* Aufgabe A:
Beantworte anhand des Textes über Zustellungen:
(i) Binnen welcher Frist muss der Empfänger eines fremdsprachigen Dokuments ohne beglaubigte deutschsprachige Übersetzung erklären, dass er zur Annahme nicht bereit ist?
(ii) Wessen Vermittlung ist für Zustellungen an Ausländer, denen völkerrechtliche Privilegien und Immunitäten zustehen, in Anspruch zu nehmen?
(iii) Welche Rückscheine benützt ein Zustelldienst bei Zustellungen nach Art. 13 Abs. 3?

* Seitentext:
↓
2) Eine Zustellung durch Hinterlegung bei der Behörde ist nicht mehr zulässig, sobald die Partei bzw. der Beteiligte:
a) einen Zustellungsbevollmächtigten namhaft gemacht hat; oder
b) über eine Abgabestelle im Inland verfügt und diese der Behörde bekanntgegeben hat.
Art. 13
Besondere Fälle der Zustellung
1) Zustellungen im Ausland sind nach den bestehenden internationalen Vereinbarungen oder allenfalls auf dem Weg, den die Gesetze oder sonstigen Rechtsvorschriften des Staates, in dem zugestellt werden soll, oder die internationale Übung zulassen, erforderlichenfalls auf diplomatischem Wege, vorzunehmen.
2) Zur Vornahme von Zustellungen an Ausländer oder internationale Organisationen, denen völkerrechtliche Privilegien und Immunitäten zustehen, ist unabhängig von ihrem Aufenthaltsort oder Sitz die Vermittlung der Regierung in Anspruch zu nehmen.
3) Für Zustellungen an Personen im Ausland, die nicht zu den in Abs. 2 aufgezählten Empfängern gehören, kann die Regierung durch Verordnung die Zustellung durch einen Zustelldienst unter Benützung der im Weltpostverkehr üblichen Rückscheine nach denjenigen Staaten zulassen, in denen die Zustellung nach Abs. 1 nicht möglich oder mit Schwierigkeiten verbunden ist.
4) Wenn die Bestätigung über die erfolgte Zustellung binnen einer angemessenen Zeit nicht einlangt, kann auf Antrag oder von Amts wegen die Zustellung durch öffentliche Bekanntmachung (Art. 28) oder eine Kuratorbestellung erfolgen. Gleiches gilt auch, wenn eine Zustellung im Ausland vergeblich versucht wurde oder das Ersuchen um Zustellung wegen offenkundiger Verweigerung der Rechtshilfe durch die ausländische Behörde keinen Erfolg verspricht.
Art. 14
Zustellung ausländischer Dokumente im Inland
1) Zustellungen von Dokumenten ausländischer Behörden im Inland sind nach den bestehenden internationalen Vereinbarungen oder der internationalen Übung, mangels solcher nach diesem Gesetz vorzunehmen. Einem Ersuchen um Einhaltung einer bestimmten davon abweichenden Vorgangsweise kann jedoch entsprochen werden, wenn eine solche Zustellung mit den Grundwertungen der liechtensteinischen Rechtsordnung vereinbar ist.
2) Die Zustellung eines ausländischen, fremdsprachigen Dokuments, dem keine beglaubigte deutschsprachige Übersetzung angeschlossen ist, ist nur zulässig, wenn der Empfänger zu dessen Annahme bereit ist; dies ist anzunehmen, wenn er nicht binnen 14 Tagen gegenüber der Behörde, die das Dokument zugestellt hat, erklärt, dass er zur Annahme nicht bereit ist; diese Frist beginnt mit der Zustellung zu laufen und kann nicht verlängert werden. Der Empfänger ist über dieses Recht zu belehren.
↑
* Datensätze:
↓
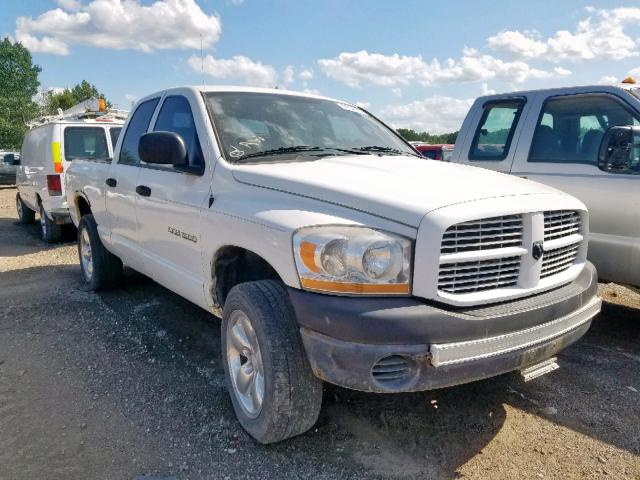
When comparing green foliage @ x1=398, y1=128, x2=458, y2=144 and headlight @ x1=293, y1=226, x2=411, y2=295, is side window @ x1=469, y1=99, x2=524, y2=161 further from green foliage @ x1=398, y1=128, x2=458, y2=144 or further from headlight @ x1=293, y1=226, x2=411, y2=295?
green foliage @ x1=398, y1=128, x2=458, y2=144

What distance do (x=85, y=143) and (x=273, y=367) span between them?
734 cm

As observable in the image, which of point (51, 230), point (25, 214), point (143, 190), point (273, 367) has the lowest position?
point (25, 214)

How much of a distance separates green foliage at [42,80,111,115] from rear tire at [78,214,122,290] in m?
37.8

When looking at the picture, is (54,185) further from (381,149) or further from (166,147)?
(381,149)

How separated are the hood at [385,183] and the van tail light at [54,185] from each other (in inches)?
241

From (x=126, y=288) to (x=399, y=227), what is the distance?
4263 mm

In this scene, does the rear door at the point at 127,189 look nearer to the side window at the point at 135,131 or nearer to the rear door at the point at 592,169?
the side window at the point at 135,131

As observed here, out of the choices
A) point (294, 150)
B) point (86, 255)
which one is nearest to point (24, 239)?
point (86, 255)

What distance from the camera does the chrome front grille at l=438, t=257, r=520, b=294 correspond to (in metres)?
2.41

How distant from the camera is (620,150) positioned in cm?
392

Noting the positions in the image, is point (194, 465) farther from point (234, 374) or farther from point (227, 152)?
point (227, 152)

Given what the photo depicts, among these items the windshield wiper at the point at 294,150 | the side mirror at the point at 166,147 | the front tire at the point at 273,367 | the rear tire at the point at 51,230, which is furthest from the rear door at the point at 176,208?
the rear tire at the point at 51,230

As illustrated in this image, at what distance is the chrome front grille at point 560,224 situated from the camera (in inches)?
110

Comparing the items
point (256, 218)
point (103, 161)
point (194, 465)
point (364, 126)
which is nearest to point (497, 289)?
point (256, 218)
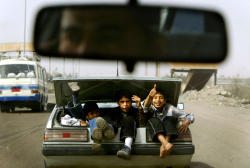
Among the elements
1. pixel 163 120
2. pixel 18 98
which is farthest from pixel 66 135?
pixel 18 98

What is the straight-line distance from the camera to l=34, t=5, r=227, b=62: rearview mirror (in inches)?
110

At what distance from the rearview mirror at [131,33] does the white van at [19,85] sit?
16.8m

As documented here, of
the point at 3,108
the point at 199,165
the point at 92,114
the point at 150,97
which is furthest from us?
the point at 3,108

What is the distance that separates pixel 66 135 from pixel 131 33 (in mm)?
2931

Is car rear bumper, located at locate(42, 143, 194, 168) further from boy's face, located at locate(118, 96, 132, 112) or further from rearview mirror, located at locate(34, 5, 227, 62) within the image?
rearview mirror, located at locate(34, 5, 227, 62)

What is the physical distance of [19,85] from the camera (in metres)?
19.5

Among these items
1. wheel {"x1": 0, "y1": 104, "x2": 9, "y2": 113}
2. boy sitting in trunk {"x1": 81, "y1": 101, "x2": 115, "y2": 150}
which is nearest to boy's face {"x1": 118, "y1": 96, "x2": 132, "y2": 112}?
boy sitting in trunk {"x1": 81, "y1": 101, "x2": 115, "y2": 150}

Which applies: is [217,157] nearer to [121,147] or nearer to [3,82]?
[121,147]

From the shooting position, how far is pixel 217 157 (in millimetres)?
7496

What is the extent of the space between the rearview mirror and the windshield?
17.1 m

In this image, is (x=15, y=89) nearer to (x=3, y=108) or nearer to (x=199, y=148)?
(x=3, y=108)

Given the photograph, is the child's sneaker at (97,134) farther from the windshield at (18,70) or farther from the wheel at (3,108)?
the wheel at (3,108)

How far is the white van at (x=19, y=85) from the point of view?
19.4 m

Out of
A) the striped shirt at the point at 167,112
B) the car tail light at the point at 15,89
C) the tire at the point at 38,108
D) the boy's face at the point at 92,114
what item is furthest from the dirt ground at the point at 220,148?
the car tail light at the point at 15,89
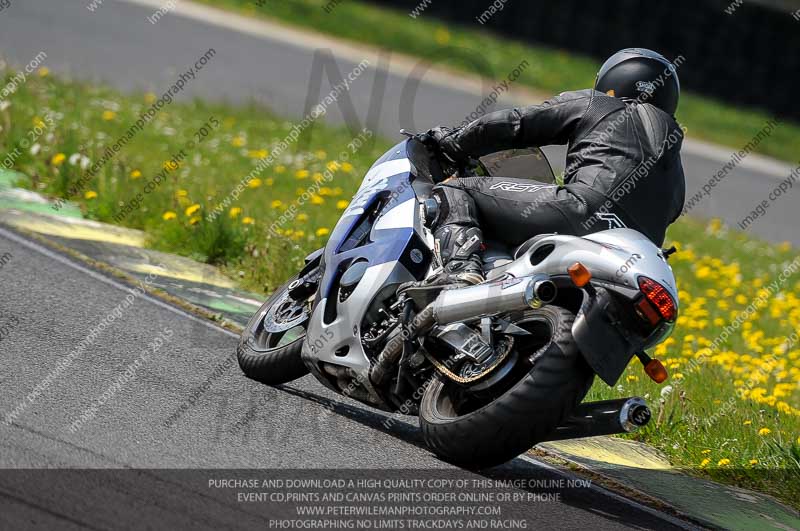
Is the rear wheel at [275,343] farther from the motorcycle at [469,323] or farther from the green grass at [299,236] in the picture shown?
the green grass at [299,236]

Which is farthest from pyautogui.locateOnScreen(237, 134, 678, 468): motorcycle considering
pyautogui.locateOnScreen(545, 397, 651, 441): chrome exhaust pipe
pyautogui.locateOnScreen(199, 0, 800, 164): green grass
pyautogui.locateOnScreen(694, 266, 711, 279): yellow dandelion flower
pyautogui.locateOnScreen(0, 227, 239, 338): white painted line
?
pyautogui.locateOnScreen(199, 0, 800, 164): green grass

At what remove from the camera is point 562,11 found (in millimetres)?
23922

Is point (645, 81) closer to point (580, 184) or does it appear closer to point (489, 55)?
point (580, 184)

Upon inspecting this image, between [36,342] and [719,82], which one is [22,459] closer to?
[36,342]

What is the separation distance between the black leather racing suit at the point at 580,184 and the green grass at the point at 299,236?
1.45 metres

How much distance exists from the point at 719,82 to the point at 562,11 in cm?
320

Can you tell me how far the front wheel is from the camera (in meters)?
4.91

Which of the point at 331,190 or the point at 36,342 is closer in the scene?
the point at 36,342

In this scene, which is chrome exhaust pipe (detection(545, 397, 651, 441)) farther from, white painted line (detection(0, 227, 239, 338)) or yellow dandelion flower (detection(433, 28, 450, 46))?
yellow dandelion flower (detection(433, 28, 450, 46))

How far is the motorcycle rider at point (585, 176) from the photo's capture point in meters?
5.55

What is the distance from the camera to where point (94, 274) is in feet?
25.6

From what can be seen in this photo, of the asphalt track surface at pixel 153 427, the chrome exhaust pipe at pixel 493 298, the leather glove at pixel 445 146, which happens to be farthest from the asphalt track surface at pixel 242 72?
the chrome exhaust pipe at pixel 493 298

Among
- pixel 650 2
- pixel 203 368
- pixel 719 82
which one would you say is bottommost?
pixel 719 82

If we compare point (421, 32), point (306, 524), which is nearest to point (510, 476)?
point (306, 524)
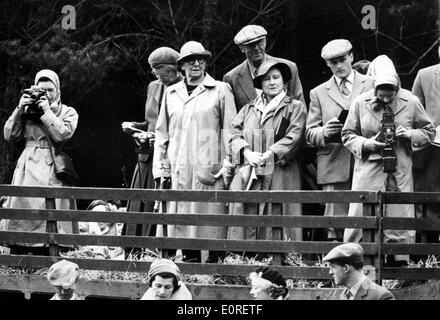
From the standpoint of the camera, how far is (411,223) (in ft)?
42.4

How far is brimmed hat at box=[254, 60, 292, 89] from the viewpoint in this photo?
1431 centimetres

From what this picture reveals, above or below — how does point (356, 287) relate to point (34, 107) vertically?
below

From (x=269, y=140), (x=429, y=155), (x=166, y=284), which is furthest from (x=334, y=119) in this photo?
(x=166, y=284)

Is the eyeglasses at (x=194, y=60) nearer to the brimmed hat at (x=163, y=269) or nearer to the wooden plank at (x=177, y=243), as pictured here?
the wooden plank at (x=177, y=243)

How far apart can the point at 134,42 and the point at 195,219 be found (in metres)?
7.09

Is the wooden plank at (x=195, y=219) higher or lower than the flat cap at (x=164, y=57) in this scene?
lower

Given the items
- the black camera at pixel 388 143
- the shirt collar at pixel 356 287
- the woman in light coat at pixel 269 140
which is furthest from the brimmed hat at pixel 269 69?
the shirt collar at pixel 356 287

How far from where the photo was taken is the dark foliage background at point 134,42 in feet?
64.0

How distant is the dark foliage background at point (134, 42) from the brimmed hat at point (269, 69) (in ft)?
16.8

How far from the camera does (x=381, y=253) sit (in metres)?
12.9

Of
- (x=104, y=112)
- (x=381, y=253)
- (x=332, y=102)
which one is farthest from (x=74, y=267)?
(x=104, y=112)

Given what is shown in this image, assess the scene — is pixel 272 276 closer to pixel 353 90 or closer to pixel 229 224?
pixel 229 224

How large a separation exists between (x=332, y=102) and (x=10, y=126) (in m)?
3.10

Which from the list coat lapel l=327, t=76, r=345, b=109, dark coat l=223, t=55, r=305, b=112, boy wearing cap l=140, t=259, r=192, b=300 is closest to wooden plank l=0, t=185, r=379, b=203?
coat lapel l=327, t=76, r=345, b=109
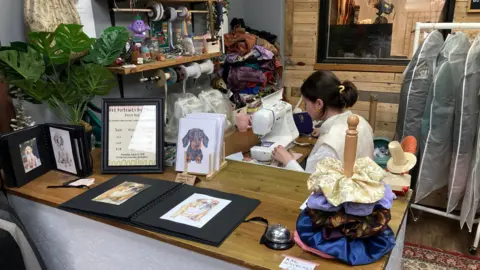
↑
* Aufgabe B: Setze in den Datensätzen von der Zeile mit „How large a“ bis zum Ende der Datensätze, beide Enden eingeschlossen, „distance“ anstelle von „separation“ ein. Gib nur diese Zeilen ohne die Bilder wieder, sonst unverändert.

* Vollständige Antwort A:
(i) Binnen 14 Tagen.
(ii) Die Vermittlung der Regierung.
(iii) Die im Weltpostverkehr üblichen Rückscheine.

* Vollständige Antwort B:
How large a distance exists between (x=332, y=102) and (x=10, y=126) (in m)?
3.10

Which from the list coat lapel l=327, t=76, r=345, b=109, dark coat l=223, t=55, r=305, b=112, boy wearing cap l=140, t=259, r=192, b=300 is closest to wooden plank l=0, t=185, r=379, b=203?
coat lapel l=327, t=76, r=345, b=109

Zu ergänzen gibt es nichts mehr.